Rubin'in Will Turkey Have an Islamist President (Türkiye'nin bir İslamcı Cumhurbaşkanı mı olacak) başlıklı yazısıyla bugün yaşananlar birebir örtüşüyor. Son derece dikkat çekici değil mi? "Sanki 28 Şubat'ta olduğu gibi yeni bir iç kriz, yeni bir darbe senaryosu, yeni bir ithal projeyle Rubin'in şu cümleleri Türkiye'nin siyasi tarihine geçecek türden:

"AK Partili biri cumhurbaşkanı olamaz. Buna izin verilmeyecek. Erdoğan uyarıldı. Uyarıları dikkate almaması durumunda sokaklarda tanklar dolaşmayacak. Ancak siyasal ve yargısal süreç işletilecek. Sanıldığı gibi askerler darbe yapmayacak, sivil kuruluşlar bu "tehdide" karşı duracaklar. Tanklar yerine siyasi ve yargı süreci işletilecek. (Tabi sokak gösterileriyle birlikte) Direnirse AK Parti bölünecek." Bir yıl önce söylenmiş cümleler bunlar. Ne kadar tanıdık, değil mi?

O zamanlar; "Kampanyanın çok daha vahim boyutları var. Darbe, müdahale, iç çatışma, laik-İslamcı kavgası, Kürt meselesi eksenli büyük projenin tek hedefinin Ak Parti olmadığını, zamanla Türkiye olduğunu daha net göreceğiz" demiştim. Ve şu soruları sordum, tekrarlayayım:


ABD'deki bazı çevreler AK Parti iktidarının sonu mu hazırlıyor? Neoconlar AK Parti'ye tuzak mı kurdu? Askeri müdahale taraftarları, CHP, laiklik adına yürüyenler bu senaryoyu mu uyguluyor?

Bu çevrelerin birkaç yıldır hükümete karşı başlattıkları savaş Türkiye'den mi yönetiliyor? Karşılığında neler veriliyor?

"Türkiye'ye İslamcı Cumhurbaşkanı!" ya da "Türkiye şeriata mı gidiyor" şeklindeki yazıları kim yazdırdı?

Zeyno Baran'ın Newsweek dergisindeki darbe senaryosu Türkiye'de mi çizildi?

Neocon ve İsrail aşırı sağına mensup isimler aslında daha çok Türkiye'de bir yerlere mi çalışıyor?

28 Şubat, neocon/İsrail aşırı sağının yönettiği bir müdahaleydi. İslamcılar üzerinden bir sistem revizyonu yapıldı. Aynı çevreler, bu sefer yeni bir sistem revizyonu mu yapıyor?

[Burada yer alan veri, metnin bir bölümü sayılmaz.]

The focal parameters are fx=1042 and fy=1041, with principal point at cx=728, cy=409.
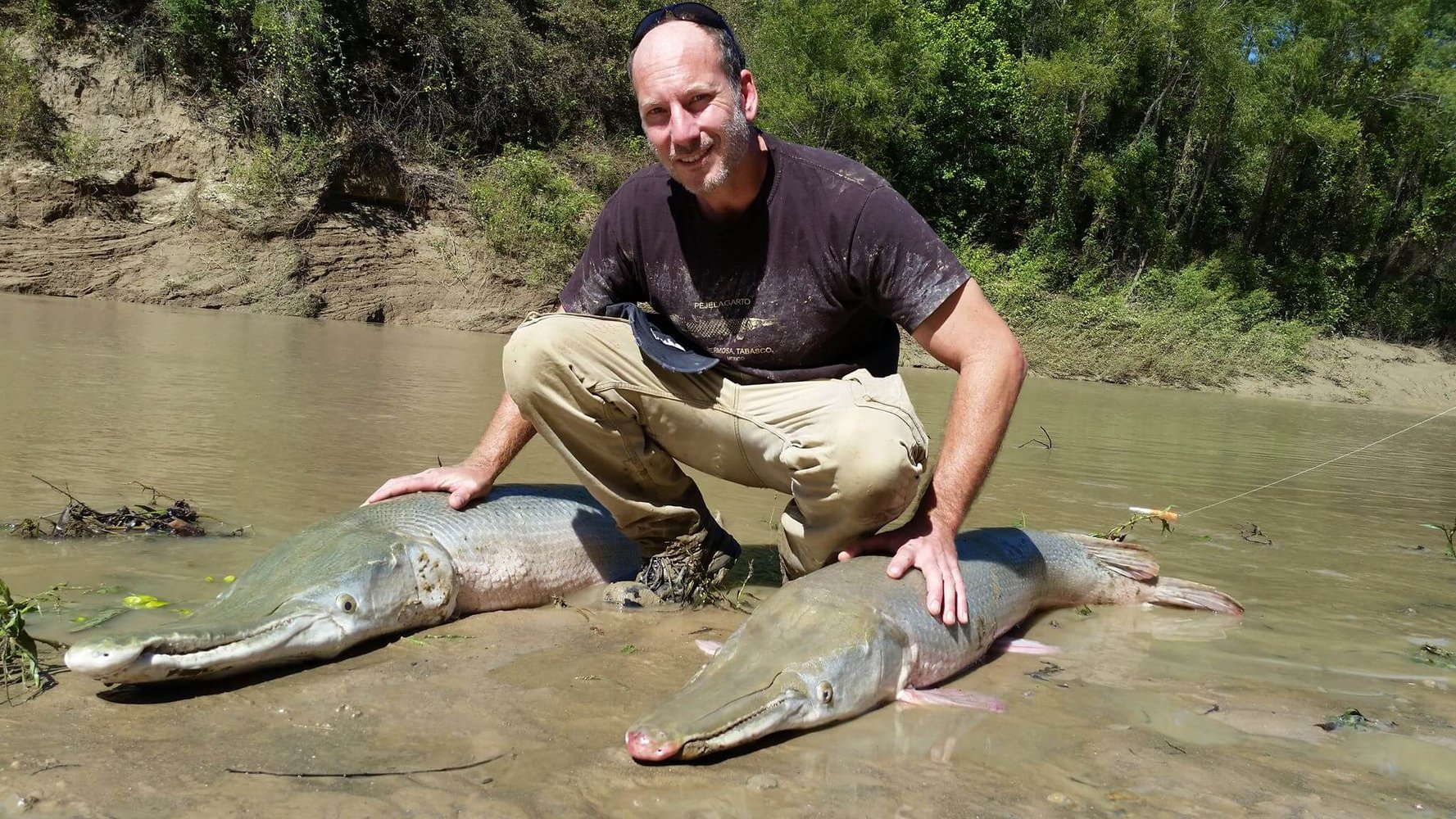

İsrail aşırı sağı-neocon cemaat ve Türk şahinler arasında nasıl bir ittifak var?

Ülke analizinden çok bir senaryo var ortada ve Türkiye'ye çok zarar verecek. Çünkü senaryoyu yazanlar, darbeciler, iç çatışma tezi hazırlayanlar Washington'da".